Cover of Night Watch

Night Watch by Terry Pratchett

I decided to read this book in honor of the late and great Terry Pratchett. I’d read it described on TvTropes as one of his best books. How I felt about it? It’s good, but Going Postal is still my favorite.

Sam Vimes is chasing a cop-killer named Carcer across the rooftops of the High Energy Magic Building when a lightning strike sends them both thirty years back in time to the bad old days of Ankh-Morpork. Vimes has to figure out how to get home and keep Carcer from dooming history.

The book is unevenly good. The beginning didn’t do much for me, and it won’t make sense for people who haven’t read the other books about the Watch anyway. It picks up when the actual time travel happens. The Ankh-Morpork of Vimes’s youth is in much worse shape than it is in the present day – it drives home how much Vetinari has accomplished during his time in power. It helps to be familiar with Les Miserables to get the full enjoyment of the book.

And then there’s the scene where Vimes and the younger version of himself find Findthee Swing’s special basement. That scene blew me away. Very little is actually described. It’s a master example of leaving details out to make a story more scary.

We’re also treated to a view of Reg Shoe in life.
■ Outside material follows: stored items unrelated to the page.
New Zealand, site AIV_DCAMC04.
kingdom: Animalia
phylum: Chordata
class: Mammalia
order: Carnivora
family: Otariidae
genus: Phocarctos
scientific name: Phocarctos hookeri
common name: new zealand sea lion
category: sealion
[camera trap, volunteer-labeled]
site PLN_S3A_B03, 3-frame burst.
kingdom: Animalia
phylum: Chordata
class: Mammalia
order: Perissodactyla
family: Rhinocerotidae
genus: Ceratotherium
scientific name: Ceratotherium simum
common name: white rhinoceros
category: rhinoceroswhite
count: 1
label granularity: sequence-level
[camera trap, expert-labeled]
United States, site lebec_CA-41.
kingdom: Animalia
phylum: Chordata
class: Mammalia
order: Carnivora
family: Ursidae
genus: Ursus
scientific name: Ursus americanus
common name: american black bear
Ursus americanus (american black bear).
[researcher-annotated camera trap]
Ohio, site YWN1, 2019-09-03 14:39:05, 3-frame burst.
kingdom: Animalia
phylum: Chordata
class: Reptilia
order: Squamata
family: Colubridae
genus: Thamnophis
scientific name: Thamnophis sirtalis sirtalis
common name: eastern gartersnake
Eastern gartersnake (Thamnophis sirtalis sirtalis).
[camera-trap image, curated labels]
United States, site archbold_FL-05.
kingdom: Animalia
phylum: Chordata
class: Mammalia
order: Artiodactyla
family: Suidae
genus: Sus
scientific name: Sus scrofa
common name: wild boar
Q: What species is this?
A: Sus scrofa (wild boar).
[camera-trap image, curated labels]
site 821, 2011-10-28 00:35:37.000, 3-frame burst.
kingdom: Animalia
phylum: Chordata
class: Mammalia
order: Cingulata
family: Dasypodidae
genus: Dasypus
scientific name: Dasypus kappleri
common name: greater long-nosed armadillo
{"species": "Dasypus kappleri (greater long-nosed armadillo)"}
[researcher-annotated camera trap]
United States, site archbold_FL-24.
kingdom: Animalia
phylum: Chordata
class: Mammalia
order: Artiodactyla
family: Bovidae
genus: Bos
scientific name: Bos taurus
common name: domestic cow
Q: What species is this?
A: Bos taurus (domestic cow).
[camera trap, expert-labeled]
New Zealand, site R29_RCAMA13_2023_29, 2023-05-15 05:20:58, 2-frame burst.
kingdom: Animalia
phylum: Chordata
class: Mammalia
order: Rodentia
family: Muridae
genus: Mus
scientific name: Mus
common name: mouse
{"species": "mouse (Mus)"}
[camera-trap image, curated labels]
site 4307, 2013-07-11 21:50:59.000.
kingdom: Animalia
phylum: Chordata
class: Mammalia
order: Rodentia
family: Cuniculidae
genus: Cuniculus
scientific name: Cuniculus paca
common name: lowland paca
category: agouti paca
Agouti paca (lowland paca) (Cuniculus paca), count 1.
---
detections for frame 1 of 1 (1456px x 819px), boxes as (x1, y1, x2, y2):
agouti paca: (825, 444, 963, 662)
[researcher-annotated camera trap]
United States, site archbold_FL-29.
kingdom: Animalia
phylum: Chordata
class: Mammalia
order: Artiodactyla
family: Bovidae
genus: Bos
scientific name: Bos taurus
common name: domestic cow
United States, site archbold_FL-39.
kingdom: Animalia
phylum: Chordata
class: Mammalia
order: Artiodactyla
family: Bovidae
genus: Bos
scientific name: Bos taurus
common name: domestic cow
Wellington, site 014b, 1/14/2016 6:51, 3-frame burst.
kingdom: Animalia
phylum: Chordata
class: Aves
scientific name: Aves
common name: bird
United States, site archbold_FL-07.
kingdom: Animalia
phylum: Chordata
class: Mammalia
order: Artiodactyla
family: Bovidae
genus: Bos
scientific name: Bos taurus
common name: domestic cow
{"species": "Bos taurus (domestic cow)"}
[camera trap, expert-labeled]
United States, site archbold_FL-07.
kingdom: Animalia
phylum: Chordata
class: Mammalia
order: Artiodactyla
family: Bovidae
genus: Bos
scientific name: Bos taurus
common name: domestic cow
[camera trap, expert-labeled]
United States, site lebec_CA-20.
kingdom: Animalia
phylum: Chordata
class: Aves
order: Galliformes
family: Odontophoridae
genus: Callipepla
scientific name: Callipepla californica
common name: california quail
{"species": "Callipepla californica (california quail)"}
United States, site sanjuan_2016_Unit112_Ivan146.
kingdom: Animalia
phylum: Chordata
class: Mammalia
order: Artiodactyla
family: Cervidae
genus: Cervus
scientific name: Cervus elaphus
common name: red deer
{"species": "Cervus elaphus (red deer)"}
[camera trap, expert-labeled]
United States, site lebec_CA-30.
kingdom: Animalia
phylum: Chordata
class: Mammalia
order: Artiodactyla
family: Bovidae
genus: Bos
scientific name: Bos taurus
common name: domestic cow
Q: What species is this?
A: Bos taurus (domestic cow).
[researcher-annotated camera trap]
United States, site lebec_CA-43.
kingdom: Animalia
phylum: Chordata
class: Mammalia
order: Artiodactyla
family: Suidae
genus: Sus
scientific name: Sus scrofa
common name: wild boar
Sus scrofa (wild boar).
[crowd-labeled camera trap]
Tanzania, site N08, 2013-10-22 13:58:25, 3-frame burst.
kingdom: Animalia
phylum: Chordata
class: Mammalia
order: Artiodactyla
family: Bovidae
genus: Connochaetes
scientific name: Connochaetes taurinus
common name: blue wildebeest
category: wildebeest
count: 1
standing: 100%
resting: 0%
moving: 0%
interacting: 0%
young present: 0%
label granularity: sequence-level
And we get to witness his finest moment, the one at which he becomes a zombie. But then the action moves away from him. Inquiring minds want to know what his first few days as a zombie were like. Did he freak out? (I would.) How did he figure out how to keep himself from rotting? I like to imagine some kind undertaker took him under wing and explained the facts of undeath.

Night Watch manages to be both dark and funny. It’s just as worth reading as all of Terry Pratchett’s stuff.